LPC3130 for asynchronous USB to I2S

[jonsmirl]

Nobody seems to have considered using the NXP LPC3130 (or LPC3131) as an Asynchronous USB to I2S converter. It is $3.89 Q1 at Avnet.

• 96 kB (LPC3130) or 192 kB (LPC3131) embedded SRAM

• High-speed USB 2.0 (OTG, Host, Device) with on-chip PHY, 480Mb

• It is meant for a MP3 player so it can synthesize audio clocks (44.1, 48K multiples)

• You can dynamically download the software for it over the USB line. It boots in DFU mode.
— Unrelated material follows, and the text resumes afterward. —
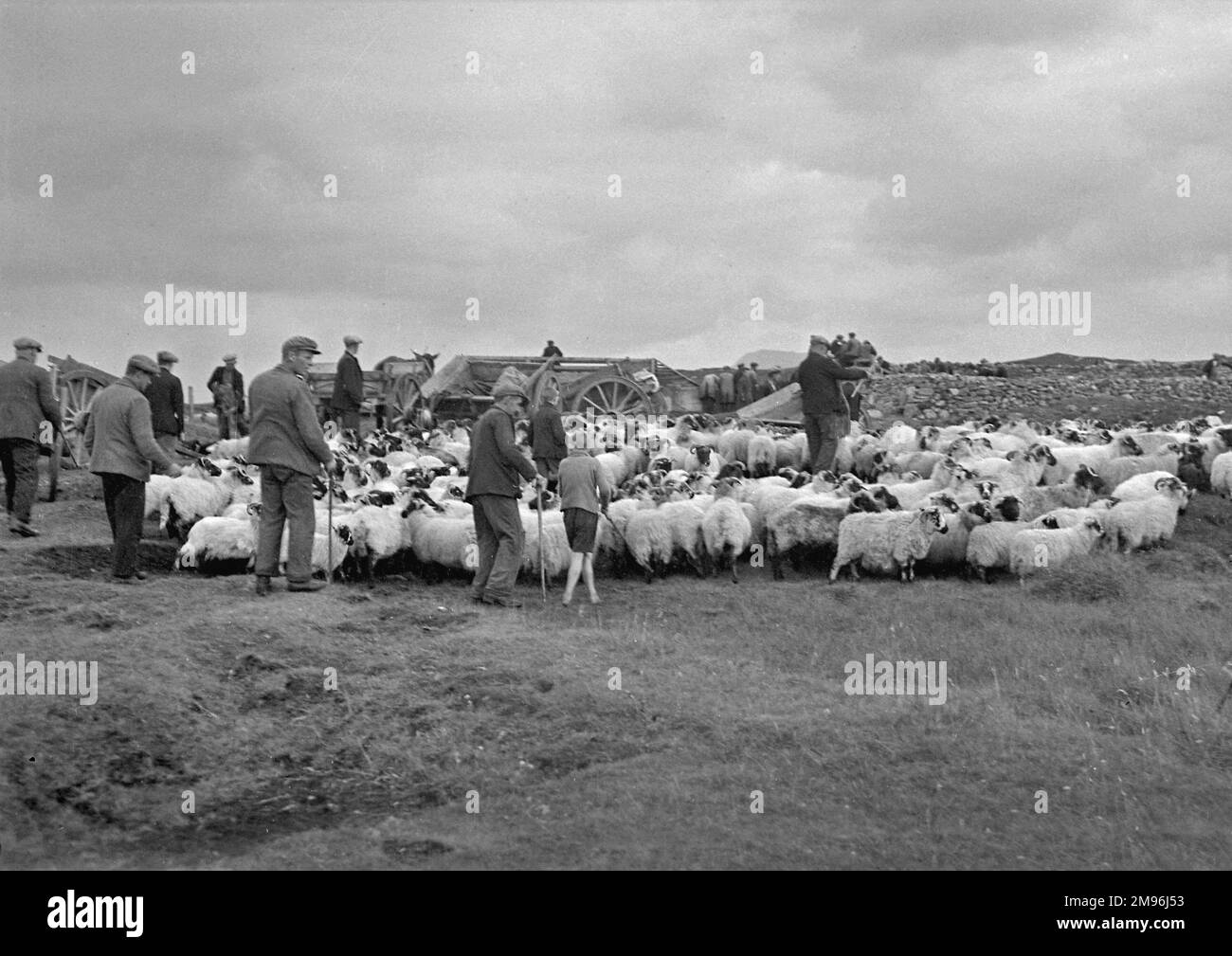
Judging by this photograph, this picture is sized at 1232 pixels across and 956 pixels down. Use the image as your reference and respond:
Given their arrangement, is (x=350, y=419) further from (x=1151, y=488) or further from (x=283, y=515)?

• Available open source libraries implementing USB support

• Two dedicated I2S channels.

I think you could make a lot more IS2 channels by using the static memory interface. This interface has DMA capability and a 16b bus. The DMA is triggered from an external input. You could wire the audio clock output from an I2S channel into the external DMA trigger input.
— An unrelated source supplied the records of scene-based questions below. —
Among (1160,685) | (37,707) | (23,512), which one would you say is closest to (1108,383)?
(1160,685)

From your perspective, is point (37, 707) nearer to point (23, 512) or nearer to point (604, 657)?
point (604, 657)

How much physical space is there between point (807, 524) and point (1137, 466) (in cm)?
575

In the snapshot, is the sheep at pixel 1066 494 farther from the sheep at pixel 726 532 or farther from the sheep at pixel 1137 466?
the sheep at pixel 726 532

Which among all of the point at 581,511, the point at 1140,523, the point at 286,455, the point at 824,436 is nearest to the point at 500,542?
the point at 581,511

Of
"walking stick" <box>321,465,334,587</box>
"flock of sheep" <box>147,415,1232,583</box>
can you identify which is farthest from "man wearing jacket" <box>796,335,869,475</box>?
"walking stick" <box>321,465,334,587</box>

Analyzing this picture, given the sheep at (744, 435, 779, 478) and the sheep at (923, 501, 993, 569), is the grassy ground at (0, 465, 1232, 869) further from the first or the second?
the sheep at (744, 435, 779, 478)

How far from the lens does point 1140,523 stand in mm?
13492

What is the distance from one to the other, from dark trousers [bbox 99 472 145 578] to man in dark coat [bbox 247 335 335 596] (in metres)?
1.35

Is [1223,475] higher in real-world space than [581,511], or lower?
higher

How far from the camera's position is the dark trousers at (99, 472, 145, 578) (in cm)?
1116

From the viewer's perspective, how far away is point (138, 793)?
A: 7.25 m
Inside the CPU use software to serialize 15 channels of audio data and a word clock. Now when the audio clock triggers the SRAM DMA, clock out 15 channels of I2S and the word clock.

External devices should see this as 15 channels of I2S. Reverse the procedure for input.
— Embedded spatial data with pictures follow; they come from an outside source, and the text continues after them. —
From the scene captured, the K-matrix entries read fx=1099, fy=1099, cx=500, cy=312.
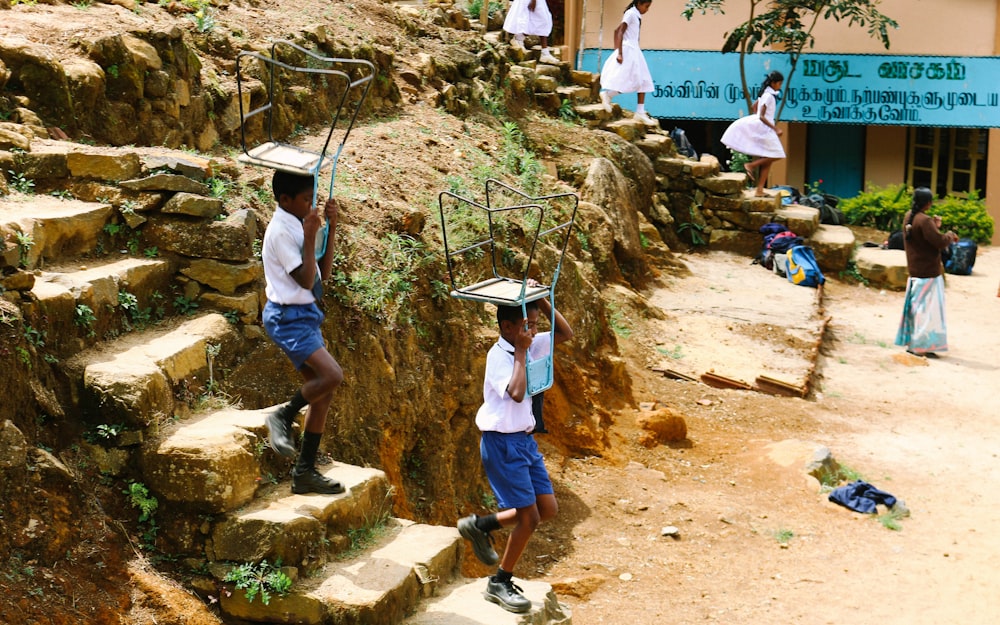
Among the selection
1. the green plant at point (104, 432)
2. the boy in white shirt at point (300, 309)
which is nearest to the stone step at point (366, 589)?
the boy in white shirt at point (300, 309)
96KB should be enough for the program an a good sized FIFO. If not use the LPC3131 and get 192KB of RAM.

[abraxalito]

Not a very DIY-friendly package that TFBGA180. But a great part for the price for sure.

[jonsmirl]

We can solder this chip in our lab, but it is a pain. For any significant quantity we have an assembly house solder.

Olimex makes a fairly cheap dev board for the chip. It has a lot of extra stuff on it. US disti

I suspect a USB to IS2 board can be made for under $20 using this chip. If someone gets this working I'll buy ten.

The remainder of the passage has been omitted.